The Lure of Limited Editions

By Louise Irvine

A limited edition work of art is restricted to the number of copies created and Royal Doulton produced some of the earliest ceramic art editions during the 1930s. Discerning collectors who could not afford to buy originals could patronize artists and acquire signed works of art. Limited availability increased demand and rarity value in the marketplace. Royal Doulton’s limited edition jugs and loving cups with literary themes will be on display in the new WMODA reference library of 19th and 20th century Fired Arts.

Charles Noke, Royal Doulton’s art director, was a shrewd marketing man and he adapted the idea of limited editions from the publishing industry. Since the late 19th century, deluxe books had been printed on high quality paper with expensive leather bindings in limited editions especially for collectors. For example, James Barrie’s Peter Pan in Kensington Gardens was published in a limited edition of 500 in 1906 and copies signed by the illustrator, Arthur Rackham, now change hands for many thousands of dollars. Charles Noke was inspired by this hugely popular Peter Pan book and included Rackham style gnomes in his designs for Royal Doulton vases and figurines during the 1920s.

Noke was an ardent bibliophile and his favorite books inspired his most collectable ranges for Royal Doulton. His repertoire of popular literature, legend, poetry, and song included Browning’s Pied Piper, Stevenson’s Treasure Island and the exploits of Robin Hood. The expansive surface of his limited edition jugs, which stand around 10 inches tall, gave him lots of scope for storytelling. The scenes unfold in low relief, vigorously modeled by Noke and assisted by Harry Fenton, and they were hand-painted in glowing underglaze colors by the most experienced decorators.

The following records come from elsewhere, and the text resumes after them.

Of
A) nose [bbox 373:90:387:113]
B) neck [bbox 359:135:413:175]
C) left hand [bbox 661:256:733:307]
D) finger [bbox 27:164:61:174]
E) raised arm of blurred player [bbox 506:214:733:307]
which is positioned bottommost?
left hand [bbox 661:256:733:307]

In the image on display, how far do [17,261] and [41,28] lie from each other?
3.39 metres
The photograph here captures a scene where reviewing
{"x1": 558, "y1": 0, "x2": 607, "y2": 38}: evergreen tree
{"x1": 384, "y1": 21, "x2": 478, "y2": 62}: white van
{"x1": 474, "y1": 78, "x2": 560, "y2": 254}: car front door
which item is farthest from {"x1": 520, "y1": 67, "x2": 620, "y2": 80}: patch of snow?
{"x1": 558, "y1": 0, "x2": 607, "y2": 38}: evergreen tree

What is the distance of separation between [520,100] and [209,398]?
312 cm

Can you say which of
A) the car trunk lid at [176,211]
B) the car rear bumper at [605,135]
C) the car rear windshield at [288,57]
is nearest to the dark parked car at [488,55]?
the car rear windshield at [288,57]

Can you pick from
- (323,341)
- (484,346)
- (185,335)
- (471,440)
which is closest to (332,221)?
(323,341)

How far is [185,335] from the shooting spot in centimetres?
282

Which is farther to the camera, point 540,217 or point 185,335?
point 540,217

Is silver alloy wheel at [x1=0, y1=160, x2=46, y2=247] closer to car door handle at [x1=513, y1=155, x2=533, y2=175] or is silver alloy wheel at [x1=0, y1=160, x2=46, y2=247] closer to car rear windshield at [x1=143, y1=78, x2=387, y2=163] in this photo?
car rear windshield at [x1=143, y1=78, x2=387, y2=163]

A Royal Doulton catalog from 1933 depicts Noke’s prestige Shakespeare jug together with his character figure of Sir John Falstaff. Noke also revived the British toby jug tradition for portraying his literary heroes as well as ceremonial loving cups. These large ornamental vessels with two handles were passed around at banquets for communal toasting and drinking. Long after they became obsolete at the table, they were used to commemorate significant events and Noke created designs to mark many important royal and historic anniversaries during the 1930s.

Noke particularly enjoyed reading Charles Dickens and was inspired to model the Dickens Dream jug after a painting by the Victorian artist R.W. Buss. In a letter about the design, Noke explained that as a boy he had “nearly all the original editions of his books” and was “thoroughly familiar with his characters”. He decided not to limit this design so that it would be available over a long period and enjoyed by more collectors. However, his 1936 Dickens jug celebrating the “Master of Smiles and Tears” was limited to 1,000 copies.

The edition sizes of Noke’s loving cups and jugs range from 300 to 1,000, and the unique number appears on the base which is often decorated with appropriate motifs or symbols. Certificates of authenticity signed by Noke originally accompanied the purchase and these have survived occasionally. Arthur Wiener, the founder of WMODA, is a huge fan of these prestige pieces and has acquired many examples for the museum collection.